* **Visual spatial reasoning items**
———

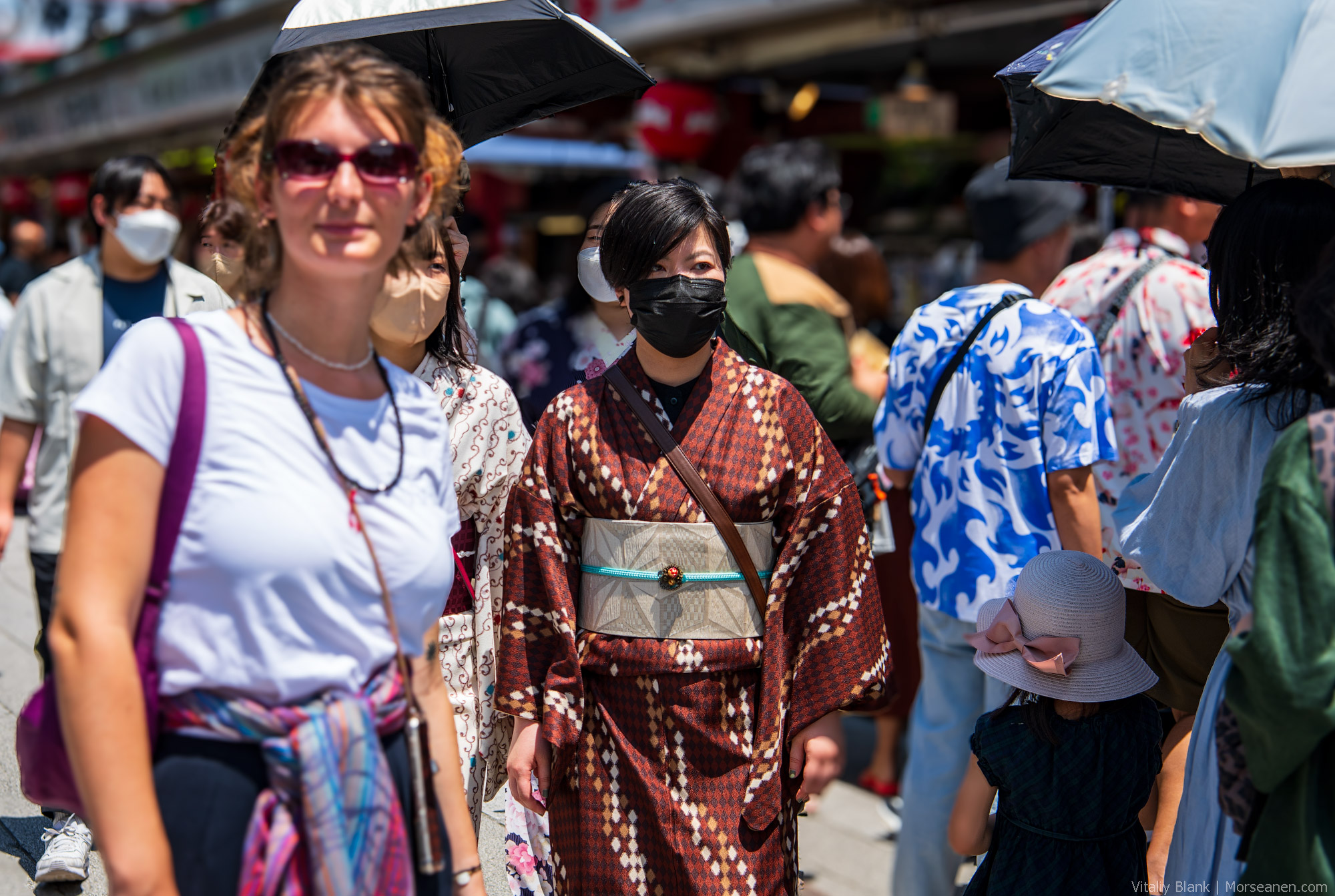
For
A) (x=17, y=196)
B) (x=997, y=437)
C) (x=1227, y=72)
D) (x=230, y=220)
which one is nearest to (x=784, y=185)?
(x=997, y=437)

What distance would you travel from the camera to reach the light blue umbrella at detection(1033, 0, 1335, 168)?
1685 millimetres

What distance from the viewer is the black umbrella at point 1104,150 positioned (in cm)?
279

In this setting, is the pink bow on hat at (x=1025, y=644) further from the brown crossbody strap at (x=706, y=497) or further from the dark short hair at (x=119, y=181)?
the dark short hair at (x=119, y=181)

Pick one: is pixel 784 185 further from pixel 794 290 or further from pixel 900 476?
pixel 900 476

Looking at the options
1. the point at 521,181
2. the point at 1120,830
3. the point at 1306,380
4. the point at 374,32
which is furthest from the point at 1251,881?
the point at 521,181

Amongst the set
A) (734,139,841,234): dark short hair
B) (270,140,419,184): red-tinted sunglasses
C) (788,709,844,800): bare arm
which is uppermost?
(270,140,419,184): red-tinted sunglasses

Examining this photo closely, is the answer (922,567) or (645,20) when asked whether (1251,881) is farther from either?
(645,20)

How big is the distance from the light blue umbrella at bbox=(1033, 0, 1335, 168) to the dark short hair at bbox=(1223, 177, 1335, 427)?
248 mm

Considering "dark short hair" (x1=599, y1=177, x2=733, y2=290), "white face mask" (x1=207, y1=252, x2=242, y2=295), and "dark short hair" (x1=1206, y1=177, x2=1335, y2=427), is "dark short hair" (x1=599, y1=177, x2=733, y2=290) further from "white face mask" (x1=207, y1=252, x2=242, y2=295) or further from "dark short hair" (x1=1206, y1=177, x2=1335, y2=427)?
"dark short hair" (x1=1206, y1=177, x2=1335, y2=427)

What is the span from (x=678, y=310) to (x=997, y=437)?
114 centimetres

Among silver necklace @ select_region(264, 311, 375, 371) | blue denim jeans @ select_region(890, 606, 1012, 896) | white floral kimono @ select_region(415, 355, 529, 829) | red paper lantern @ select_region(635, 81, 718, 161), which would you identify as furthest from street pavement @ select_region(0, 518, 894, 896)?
red paper lantern @ select_region(635, 81, 718, 161)

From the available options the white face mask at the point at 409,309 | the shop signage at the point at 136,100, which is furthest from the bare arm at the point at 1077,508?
A: the shop signage at the point at 136,100

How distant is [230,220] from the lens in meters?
1.68

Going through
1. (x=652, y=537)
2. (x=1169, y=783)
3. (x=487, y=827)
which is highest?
(x=652, y=537)
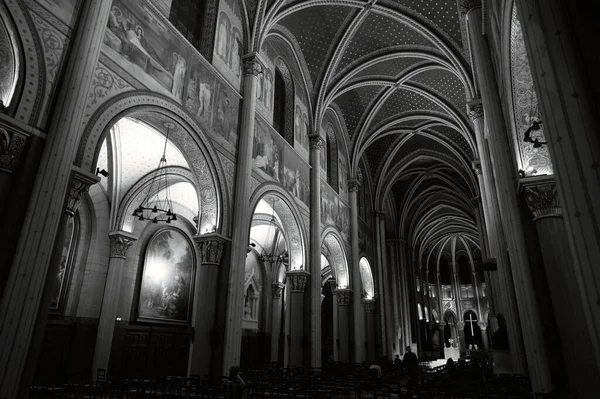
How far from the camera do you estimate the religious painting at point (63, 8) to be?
5699 millimetres

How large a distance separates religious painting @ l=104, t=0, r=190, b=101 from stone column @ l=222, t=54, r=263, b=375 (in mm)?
2296

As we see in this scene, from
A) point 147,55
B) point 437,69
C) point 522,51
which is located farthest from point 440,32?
point 147,55

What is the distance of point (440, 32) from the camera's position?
1444 cm

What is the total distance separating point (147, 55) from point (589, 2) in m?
7.16

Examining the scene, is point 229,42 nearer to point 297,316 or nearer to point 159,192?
point 159,192

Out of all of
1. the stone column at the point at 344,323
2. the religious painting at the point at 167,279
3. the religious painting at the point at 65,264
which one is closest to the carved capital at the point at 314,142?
the religious painting at the point at 167,279

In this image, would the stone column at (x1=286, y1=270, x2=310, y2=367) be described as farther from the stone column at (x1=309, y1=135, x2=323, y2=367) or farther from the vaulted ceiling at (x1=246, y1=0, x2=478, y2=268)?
the vaulted ceiling at (x1=246, y1=0, x2=478, y2=268)

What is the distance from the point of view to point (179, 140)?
29.0 ft

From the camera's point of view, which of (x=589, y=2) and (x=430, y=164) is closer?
(x=589, y=2)

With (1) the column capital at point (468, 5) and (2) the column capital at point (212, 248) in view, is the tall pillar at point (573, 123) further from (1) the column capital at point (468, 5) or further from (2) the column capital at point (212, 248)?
(2) the column capital at point (212, 248)

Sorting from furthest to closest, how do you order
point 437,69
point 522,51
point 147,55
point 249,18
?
point 437,69
point 249,18
point 147,55
point 522,51

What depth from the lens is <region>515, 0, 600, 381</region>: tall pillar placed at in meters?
2.80

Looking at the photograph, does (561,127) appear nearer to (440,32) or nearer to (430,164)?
(440,32)

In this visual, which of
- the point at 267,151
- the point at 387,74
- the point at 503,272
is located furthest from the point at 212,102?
the point at 387,74
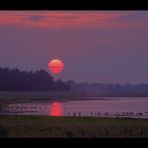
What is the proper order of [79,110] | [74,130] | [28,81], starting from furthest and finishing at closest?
[28,81]
[79,110]
[74,130]

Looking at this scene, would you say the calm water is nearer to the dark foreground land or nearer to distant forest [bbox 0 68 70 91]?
distant forest [bbox 0 68 70 91]

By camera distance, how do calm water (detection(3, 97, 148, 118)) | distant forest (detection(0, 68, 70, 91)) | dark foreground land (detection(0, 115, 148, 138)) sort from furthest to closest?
distant forest (detection(0, 68, 70, 91)) → calm water (detection(3, 97, 148, 118)) → dark foreground land (detection(0, 115, 148, 138))

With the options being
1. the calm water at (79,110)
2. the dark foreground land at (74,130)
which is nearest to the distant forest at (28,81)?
the calm water at (79,110)

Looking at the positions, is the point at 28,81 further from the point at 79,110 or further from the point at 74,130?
the point at 74,130

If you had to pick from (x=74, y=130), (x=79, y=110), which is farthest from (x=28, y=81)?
(x=74, y=130)

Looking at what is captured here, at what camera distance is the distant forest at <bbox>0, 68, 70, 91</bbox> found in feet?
186

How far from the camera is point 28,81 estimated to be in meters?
61.4

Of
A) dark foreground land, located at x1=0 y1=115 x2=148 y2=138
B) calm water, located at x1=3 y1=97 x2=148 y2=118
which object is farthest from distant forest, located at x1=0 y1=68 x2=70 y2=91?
dark foreground land, located at x1=0 y1=115 x2=148 y2=138
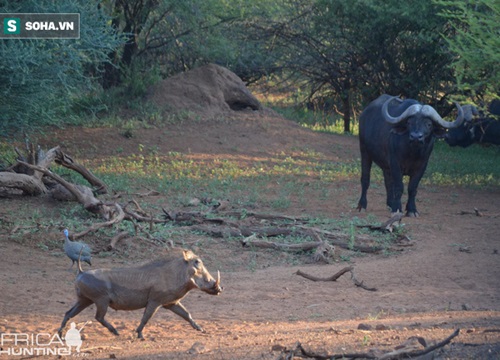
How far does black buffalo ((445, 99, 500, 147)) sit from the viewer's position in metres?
17.3

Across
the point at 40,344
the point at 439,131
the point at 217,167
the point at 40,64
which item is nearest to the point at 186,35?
the point at 217,167

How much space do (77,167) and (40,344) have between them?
6639 millimetres

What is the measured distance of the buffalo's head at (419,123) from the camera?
40.3ft

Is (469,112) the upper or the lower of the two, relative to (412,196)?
upper

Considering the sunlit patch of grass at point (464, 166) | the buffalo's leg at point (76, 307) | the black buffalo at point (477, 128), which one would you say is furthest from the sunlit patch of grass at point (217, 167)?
the buffalo's leg at point (76, 307)

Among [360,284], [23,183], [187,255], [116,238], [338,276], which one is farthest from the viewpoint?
[23,183]

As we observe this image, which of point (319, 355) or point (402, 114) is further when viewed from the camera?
point (402, 114)

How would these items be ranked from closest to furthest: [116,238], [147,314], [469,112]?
[147,314]
[116,238]
[469,112]

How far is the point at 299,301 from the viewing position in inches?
307

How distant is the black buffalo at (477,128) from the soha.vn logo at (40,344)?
1230cm

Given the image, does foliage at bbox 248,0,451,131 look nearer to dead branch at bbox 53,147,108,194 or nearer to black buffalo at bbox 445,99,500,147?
black buffalo at bbox 445,99,500,147

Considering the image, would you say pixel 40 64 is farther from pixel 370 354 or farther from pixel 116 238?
pixel 370 354

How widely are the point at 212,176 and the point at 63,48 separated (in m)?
4.26

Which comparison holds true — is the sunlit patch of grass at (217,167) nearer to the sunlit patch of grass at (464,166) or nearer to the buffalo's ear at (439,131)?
the sunlit patch of grass at (464,166)
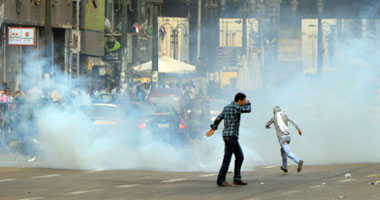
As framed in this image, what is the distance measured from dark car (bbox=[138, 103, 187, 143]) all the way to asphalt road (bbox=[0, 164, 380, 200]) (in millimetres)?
6725

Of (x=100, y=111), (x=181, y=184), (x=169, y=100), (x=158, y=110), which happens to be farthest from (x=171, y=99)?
(x=181, y=184)

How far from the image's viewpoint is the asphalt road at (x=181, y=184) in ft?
48.3

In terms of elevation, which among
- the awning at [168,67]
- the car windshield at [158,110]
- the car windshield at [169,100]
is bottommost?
the car windshield at [158,110]

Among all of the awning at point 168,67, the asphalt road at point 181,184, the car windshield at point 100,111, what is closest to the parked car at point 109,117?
the car windshield at point 100,111

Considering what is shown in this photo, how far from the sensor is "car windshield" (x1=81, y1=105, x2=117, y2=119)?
23984mm

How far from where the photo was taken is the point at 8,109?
24.4 meters

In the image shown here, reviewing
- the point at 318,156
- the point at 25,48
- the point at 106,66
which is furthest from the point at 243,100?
the point at 106,66

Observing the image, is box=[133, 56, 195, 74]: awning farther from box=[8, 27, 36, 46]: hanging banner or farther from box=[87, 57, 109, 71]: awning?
box=[8, 27, 36, 46]: hanging banner

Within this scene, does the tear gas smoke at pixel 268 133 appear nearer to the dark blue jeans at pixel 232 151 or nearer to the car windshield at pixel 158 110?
the car windshield at pixel 158 110

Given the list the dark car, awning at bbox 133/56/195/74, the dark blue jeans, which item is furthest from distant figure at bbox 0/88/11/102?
awning at bbox 133/56/195/74

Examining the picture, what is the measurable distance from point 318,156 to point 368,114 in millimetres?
7966

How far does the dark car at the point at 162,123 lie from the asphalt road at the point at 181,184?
6.73 m

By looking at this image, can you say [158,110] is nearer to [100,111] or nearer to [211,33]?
[100,111]

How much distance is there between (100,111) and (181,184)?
8.15 metres
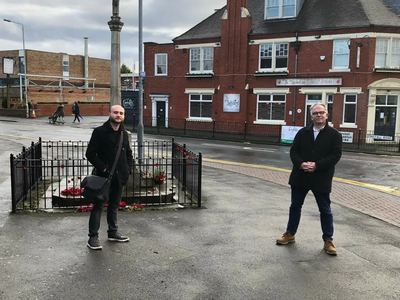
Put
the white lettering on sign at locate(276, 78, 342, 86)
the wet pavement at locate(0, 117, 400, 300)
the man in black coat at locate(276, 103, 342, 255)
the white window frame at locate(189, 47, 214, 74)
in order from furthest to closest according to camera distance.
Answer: the white window frame at locate(189, 47, 214, 74) < the white lettering on sign at locate(276, 78, 342, 86) < the man in black coat at locate(276, 103, 342, 255) < the wet pavement at locate(0, 117, 400, 300)

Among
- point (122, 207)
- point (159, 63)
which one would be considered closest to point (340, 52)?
point (159, 63)

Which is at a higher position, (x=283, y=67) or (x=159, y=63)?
(x=159, y=63)

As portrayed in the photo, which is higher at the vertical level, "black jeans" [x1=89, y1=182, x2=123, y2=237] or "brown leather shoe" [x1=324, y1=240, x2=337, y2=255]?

———

* **STATED GOAL**
Starting from the first of the lines and stopping after the line that has "1685 millimetres", replace "camera" with "lens" and leave everything else the same. Leave the pictures out of your answer.

* **COMPLETE ANSWER**
For
A) (x=17, y=196)
B) (x=997, y=437)
C) (x=1227, y=72)
D) (x=230, y=220)
which one is nearest to (x=784, y=185)?
(x=997, y=437)

What distance would you travel from the lens to reach the light blue umbrella at detection(1033, 0, 1335, 168)?
1685 millimetres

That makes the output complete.